● Saved data entries:
##############################

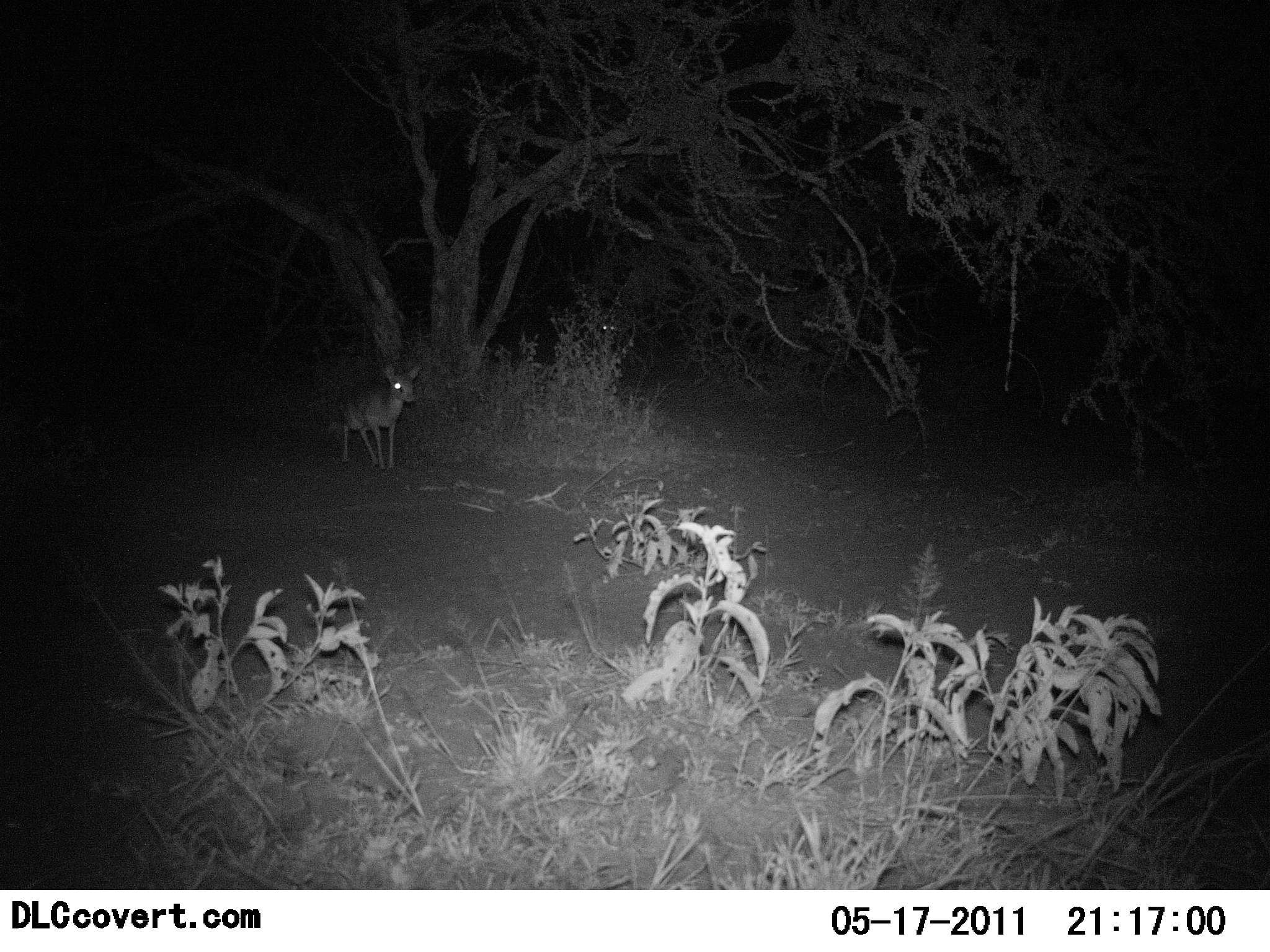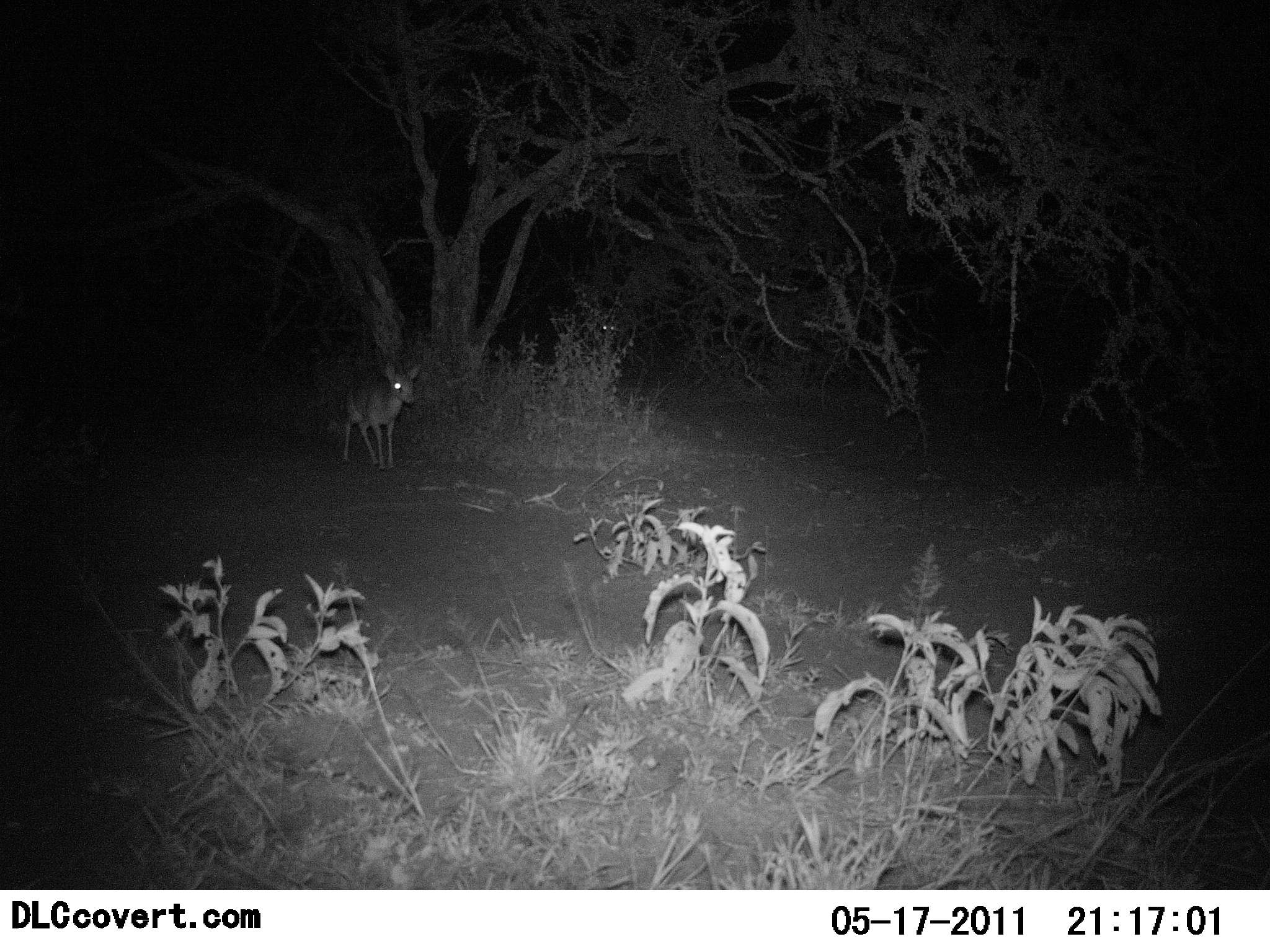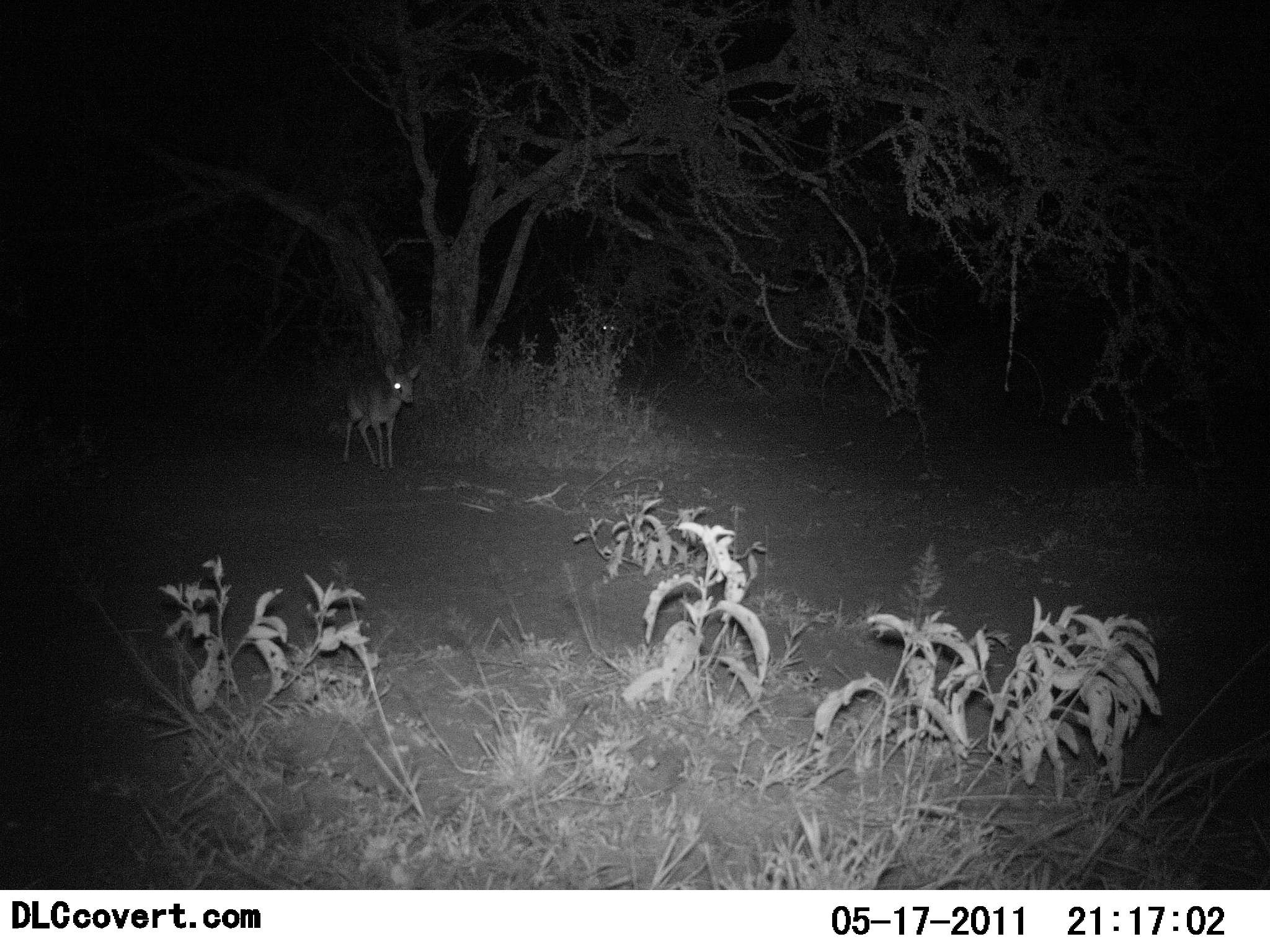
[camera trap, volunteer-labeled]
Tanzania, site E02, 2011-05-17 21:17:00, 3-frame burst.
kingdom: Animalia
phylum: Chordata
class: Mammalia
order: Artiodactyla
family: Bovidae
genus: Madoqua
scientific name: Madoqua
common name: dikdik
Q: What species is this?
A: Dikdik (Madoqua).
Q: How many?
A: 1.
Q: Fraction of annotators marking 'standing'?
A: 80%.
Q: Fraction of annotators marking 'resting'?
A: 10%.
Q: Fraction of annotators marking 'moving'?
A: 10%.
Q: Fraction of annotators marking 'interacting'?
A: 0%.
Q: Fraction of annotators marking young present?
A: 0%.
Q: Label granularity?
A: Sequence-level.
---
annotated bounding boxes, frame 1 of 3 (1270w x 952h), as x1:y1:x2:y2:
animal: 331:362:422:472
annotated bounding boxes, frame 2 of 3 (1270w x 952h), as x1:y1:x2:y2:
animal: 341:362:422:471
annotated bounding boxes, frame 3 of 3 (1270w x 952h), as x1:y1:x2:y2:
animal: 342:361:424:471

##############################

● What to produce:
Tell how many lines of the data include the word "Fraction", and nothing else.

● Answer box:
5